Cox’s daughter graduated in 1998, but Cox never gave up ushering. In fact, she has moved up the ranks since then. She started in section 108 as volunteer usher, then moved to section 125/126 and became a supervisor, and finally was moved to the tunnel and made a top supervisor.
“I love the tunnel, to see the players come in, the band come in, the visiting teams, press conferences,” she said. “I’m there, I’m down by the field, and I have to pinch myself to say, ‘This is real, Shirley.'”
Ushers may come from various backgrounds and places all over the country, but they all share one thing in common — their love for Notre Dame.
“I love my job, just like all the ushers — every one of them will tell you [that].” Gagnon said. “I loved [Notre Dame] from day one as a student when I came here 48 years ago, and my feelings haven’t changed in 48 years.”
Cox recently broke her leg.

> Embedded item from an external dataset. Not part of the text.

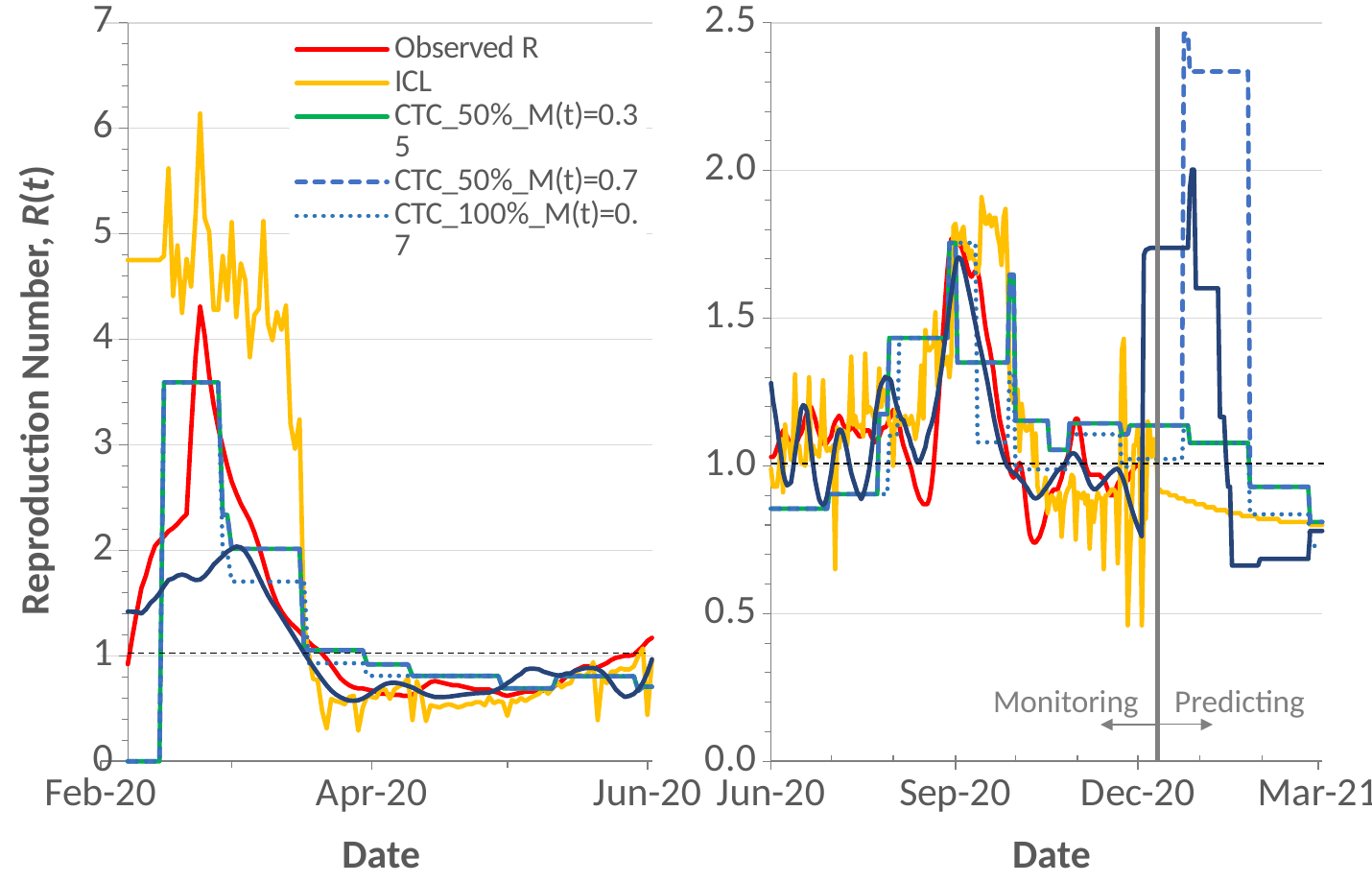
On the left chart (Feb-20 to Jun-20), is the value of the Observed R series at Apr-20 greater or less than 2? less On the right chart (Jun-20 to Mar-21), is the peak value of the ICL series greater or less than 1.5? greater On the right chart (Jun-20 to Mar-21), is the peak value of the CTC_50%_M(t)=0.7 series greater or less than 2.0? greater On the left chart, does the ICL series rise or fall from Feb-20 to Apr-20? fall What is the y-axis label of the left chart? Reproduction Number, R(t) What kind of chart is the left chart (Feb-20 to Jun-20)? line chart What two labels appear on either side of the vertical grey line on the right chart? Monitoring and Predicting How many series does the legend on the left chart list? 5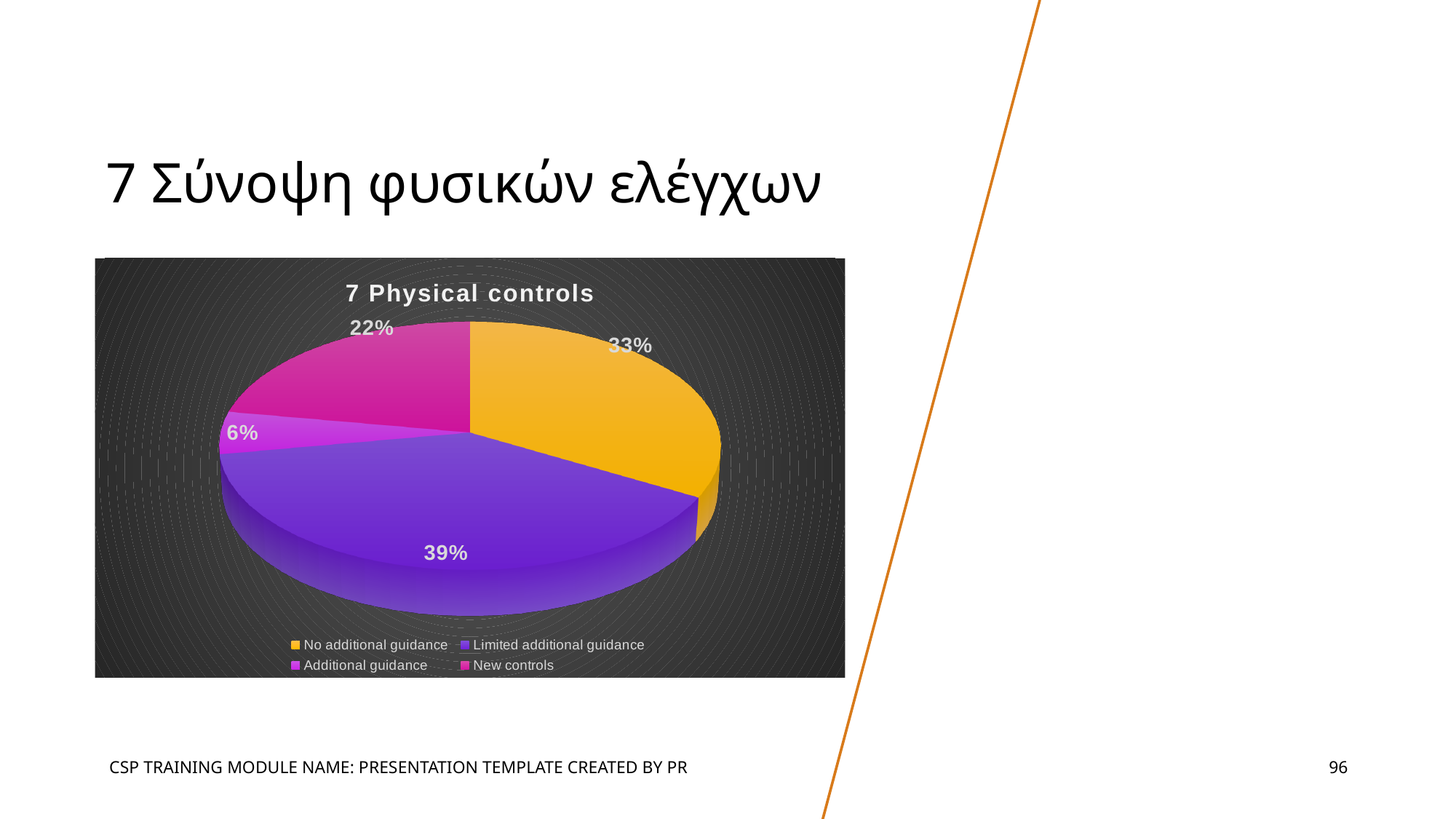
What is the difference in percentage points between 'Limited additional guidance' and 'No additional guidance'? 6 Which category has the largest share of the pie? Limited additional guidance What type of chart is shown on the slide? Pie chart How many slices does the pie chart have? 4 What percentage of the pie is 'Limited additional guidance'? 39% What is the title of the chart? 7 Physical controls What percentage of the pie is 'No additional guidance'? 33% Which category has the smallest share of the pie? Additional guidance Which is larger: the share for 'New controls' or the share for 'Additional guidance'? New controls Which colour represents 'No additional guidance' in the legend? Orange What percentage of the pie is 'New controls'? 22% What percentage of the pie is 'Additional guidance'? 6%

She said she’s like a football player — “out for the season.”
The broken leg, however, does not mean her time as an usher is over.
“I’m going to be one of the usher statues — I’m going to be there a long, long time. I just love it too much,” Cox said. “I’m going to do it until I can’t do it anymore.”
Scheibelhut shared similar sentiments. For him, 57 years as an usher simply isn’t long enough.
“I figure I have another five, six years — as long as my legs hold out, I’m going to keep coming,” he said.